_PASSAGE TO READ_:
-- Opening Marker --
Now we have nginx running. Install the Unicorn gem:

$ gem install unicorn

You should now have Unicorn installed: unicorn (for non-Rails rack applications) and unicorn_rails (for Rails applications version >= 1.2) should be in your path.

Time to take it for a spin! (You may wish to re-login with su - USERNAME if you haven’t already, this ensures your permission tokens are set, otherwise you will not have write permission to /var/www.)

$ cd /var/www
$ rails new unicorn

There we go, we now have our Unicorn Rails test app in /var/www! Let’s fetch a Unicorn config file. We’ll set our starting point in the example configuration that ships with the Unicorn source:

$ curl -o config/unicorn.rb https://raw.github.com/defunkt/unicorn/master/examples/unicorn.conf.rb

You will want to tweak a few things to set the right paths:

APP_PATH = "/var/www/unicorn"
working_directory APP_PATH

stderr_path APP_PATH + "/log/unicorn.stderr.log"
stdout_path APP_PATH + "/log/unicorn.stderr.log"

pid APP_PATH + "/tmp/pid/unicorn.pid"

Then Unicorn is configured!

Rainbow magic

Start the nginx deamon, this depends on your OS. Then start Unicorn:

$ unicorn_rails -c /var/www/unicorn/config/unicorn.rb -D

-D deamonizes it. -c specifies the configuration file. In production you will probably want to pass -E production as well, to run the app in the production Rack environment.

That’s it! Visiting localhost should take you to the Rails default page.
-- Closing Marker --
_DIRECTIONS FOR THIS TASK_:
Could you reproduce the Unicorn setup guide above word for word, starting at "pid APP_PATH +" and ending at "production Rack environment."?

_EXTRACTED MATERIAL_:
-- Opening Marker --
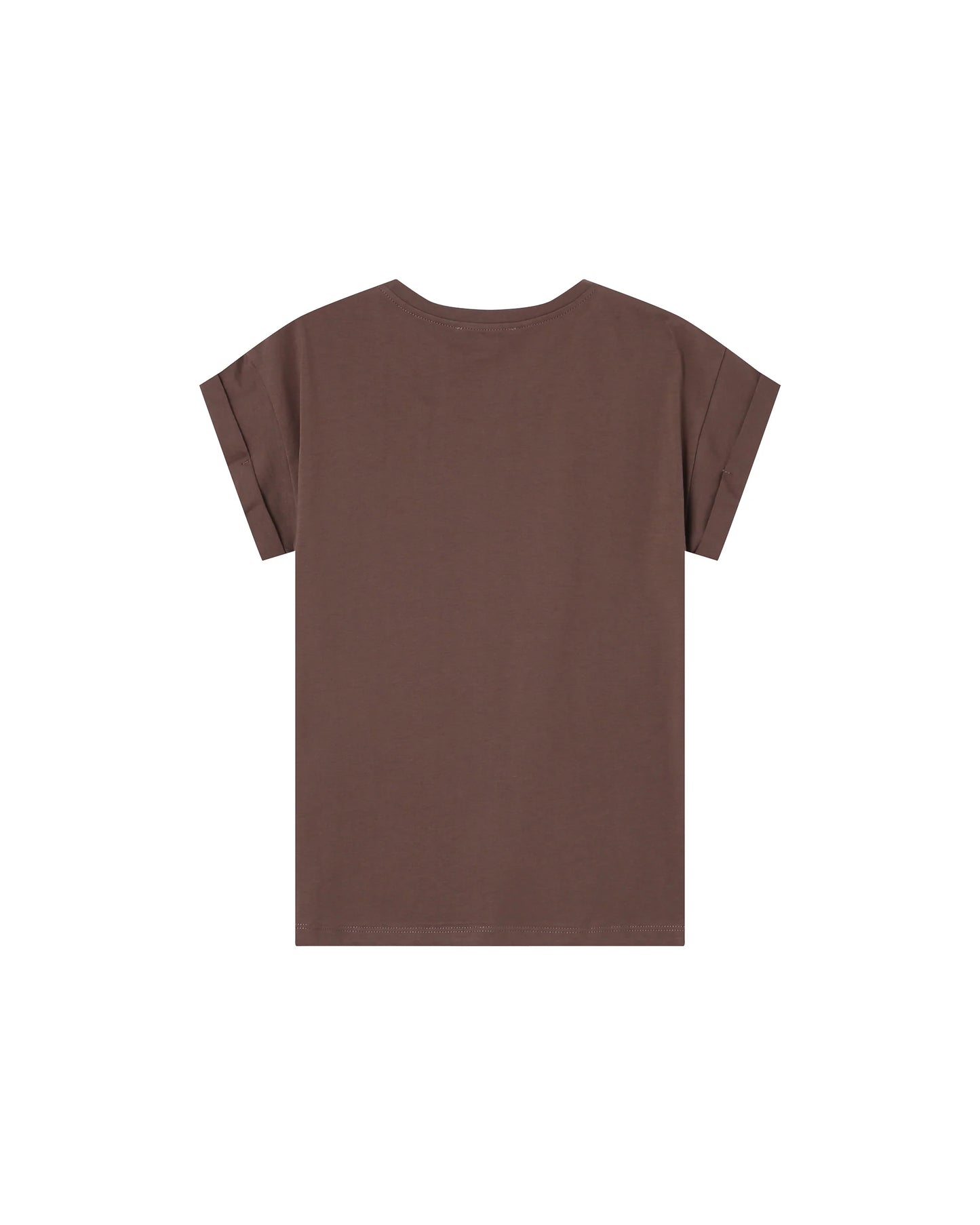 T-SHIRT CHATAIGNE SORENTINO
-- Closing Marker --
-- Opening Marker --
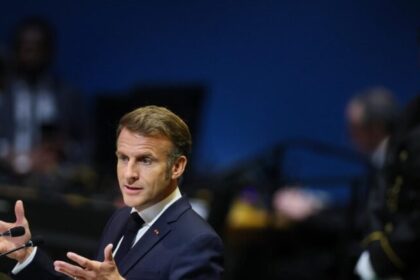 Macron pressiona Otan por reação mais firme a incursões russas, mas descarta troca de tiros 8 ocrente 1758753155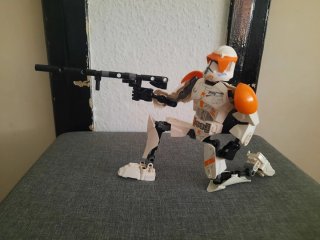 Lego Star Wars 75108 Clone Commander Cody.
-- Closing Marker --
-- Opening Marker --
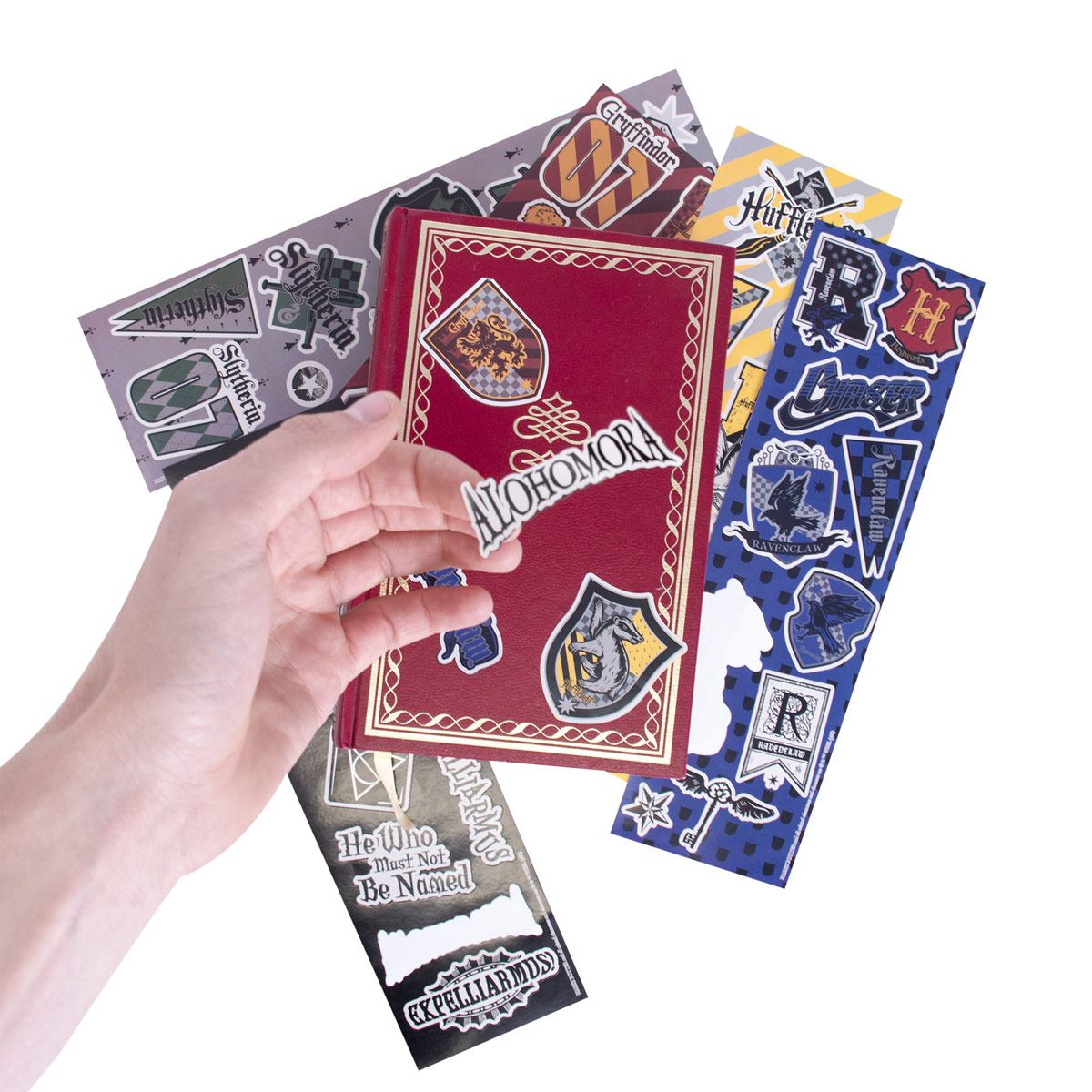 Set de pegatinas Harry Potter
-- Closing Marker --
_FINISHED EXERCISE_:
pid APP_PATH + "/tmp/pid/unicorn.pid"

Then Unicorn is configured!

Rainbow magic

Start the nginx deamon, this depends on your OS. Then start Unicorn:

$ unicorn_rails -c /var/www/unicorn/config/unicorn.rb -D

-D deamonizes it. -c specifies the configuration file. In production you will probably want to pass -E production as well, to run the app in the production Rack environment.